The one you love – if she chooses, she will not choose you.
He had plans in mind to see that the final future the strange lumpy man had prophesied never came to pass, but all throughout the journey back to his family – his and no one else’s – a dull fear had gripped him, that it was already too late.
He had tossed the few personal items he had taken with him on the journey to the servant waiting at the airlock and strode off down the hall to the family quarters. He had intended to go directly to Arresta, but he hesitated, then moved one door further down, to the nursery he’d had installed for his daughter.
At last, some of the knots relaxed as he heard her soft breathing as he quietly entered the room. At his entrance, the glowing eyes of the Nanny lit up, but, recognizing him as a “friendly”, quietly powered back down. Lying on her stomach, Allegra was nestled in her crib, sleeping peacefully. He bent to pick her up, but the pain from his wounds surged and he settled for laying a gentle hand against her warm back. He stood there quietly for a few moments until he sensed a presence behind him in the open doorway. Xam.
Running a gentle finger against the baby’s cheek, he padded softly to the door and joined his aide in the corridor. Xam was smiling, but shuffled his feet back and forth slightly. He may as well have been screaming that something was afoot. As quickly as his muscles had relaxed, Stefan felt them tense again.
He turned his most piercing gaze on Xam, who instantly quailed. “Mr. C . . . uh . . . welcome back . . . I . . . how did it go?”
“What is happening here Xam?”
“Sorry Boss, but Mrs. C, she made me promise not to tell!”
“Whatever she may think, my wife has no secrets from me.”
Xam looked pained. “Mrs. C will get really mad at me!”
Stefan said nothing, merely let Xam follow his train of thought to its natural conclusion. Finally, reluctantly, the Aqualesh spoke.

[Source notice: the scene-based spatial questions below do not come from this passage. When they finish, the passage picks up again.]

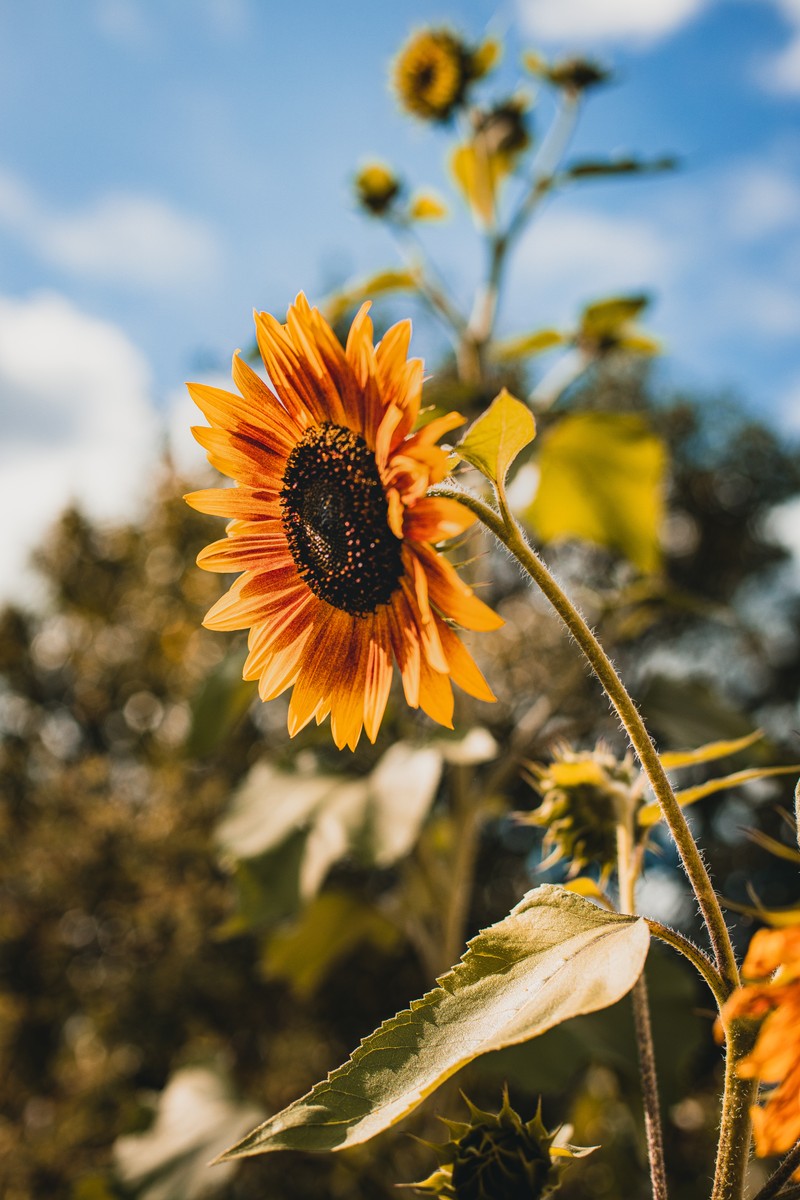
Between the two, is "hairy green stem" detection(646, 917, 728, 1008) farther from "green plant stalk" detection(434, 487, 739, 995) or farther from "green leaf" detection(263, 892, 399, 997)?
"green leaf" detection(263, 892, 399, 997)

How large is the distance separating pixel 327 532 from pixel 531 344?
48.7 inches

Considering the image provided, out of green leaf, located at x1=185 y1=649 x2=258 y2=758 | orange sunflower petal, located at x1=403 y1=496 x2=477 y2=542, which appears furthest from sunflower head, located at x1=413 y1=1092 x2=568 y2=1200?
green leaf, located at x1=185 y1=649 x2=258 y2=758

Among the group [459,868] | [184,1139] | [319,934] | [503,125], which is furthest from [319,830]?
[503,125]

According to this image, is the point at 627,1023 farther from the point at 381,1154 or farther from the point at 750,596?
the point at 750,596

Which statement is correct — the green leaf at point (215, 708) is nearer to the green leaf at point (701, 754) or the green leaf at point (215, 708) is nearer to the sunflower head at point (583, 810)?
the sunflower head at point (583, 810)

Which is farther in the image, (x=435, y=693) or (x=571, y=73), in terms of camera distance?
(x=571, y=73)

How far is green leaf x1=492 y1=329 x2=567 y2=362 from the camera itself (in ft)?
5.97

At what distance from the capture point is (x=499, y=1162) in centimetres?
55

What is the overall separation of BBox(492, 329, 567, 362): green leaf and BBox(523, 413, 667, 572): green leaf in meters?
0.14

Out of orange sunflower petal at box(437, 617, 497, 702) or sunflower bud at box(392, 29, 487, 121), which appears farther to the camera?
sunflower bud at box(392, 29, 487, 121)

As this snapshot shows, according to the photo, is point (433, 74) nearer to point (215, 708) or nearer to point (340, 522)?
point (215, 708)

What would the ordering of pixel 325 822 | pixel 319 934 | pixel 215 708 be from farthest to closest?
pixel 319 934 → pixel 215 708 → pixel 325 822

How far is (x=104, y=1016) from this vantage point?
392cm

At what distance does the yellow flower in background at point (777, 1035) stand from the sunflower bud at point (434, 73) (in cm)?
192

“Mrs. C wanted you to know that she didn’t forget, so we went shopping and we talked to the cooks and she even had me help her make a card from the baby . . . that finger paint was a mess to clean up . . . but she wanted you to be surprised!”
Stefan, having years of experience dealing with Xam, allowed himself a moment to filter this information. When he did, a pleased expression appeared on his face. “Arresta has planned some kind of surprise celebration for me?”
Xam nodded, eagerly. “For your birthday!”
He went on, but Stefan was no longer listening. For a few seconds, he felt almost giddy with relief. He was still in time. He could still protect his family from those who would tear them apart.
Waving Xam away he made his way at last to the bedroom he shared with Arresta. Feeling inside his suit pocket, he retrieved the jewellery box he’d picked up on Aargau before the mission began. A quick glance at the blue and silver gems and he closed the box with satisfaction. He knew how much the gift would please her.
Very well. Tonight would be about family. Tonight and perhaps tomorrow, since she’d gone to so much trouble. Then, they would both have journeys to make and tasks to perform that would secure the future of the Cassadines. That future, which he had waited so long for and which had been thwarted so many times, was now within reach. And woe betide anyone who tried to stand in his way.
Smiling to himself and thinking eagerly of all he had to look forward to tonight, tomorrow, and in the long-awaited task that would follow after, Stefan Cassadine opened the door and went to reunite with his wife.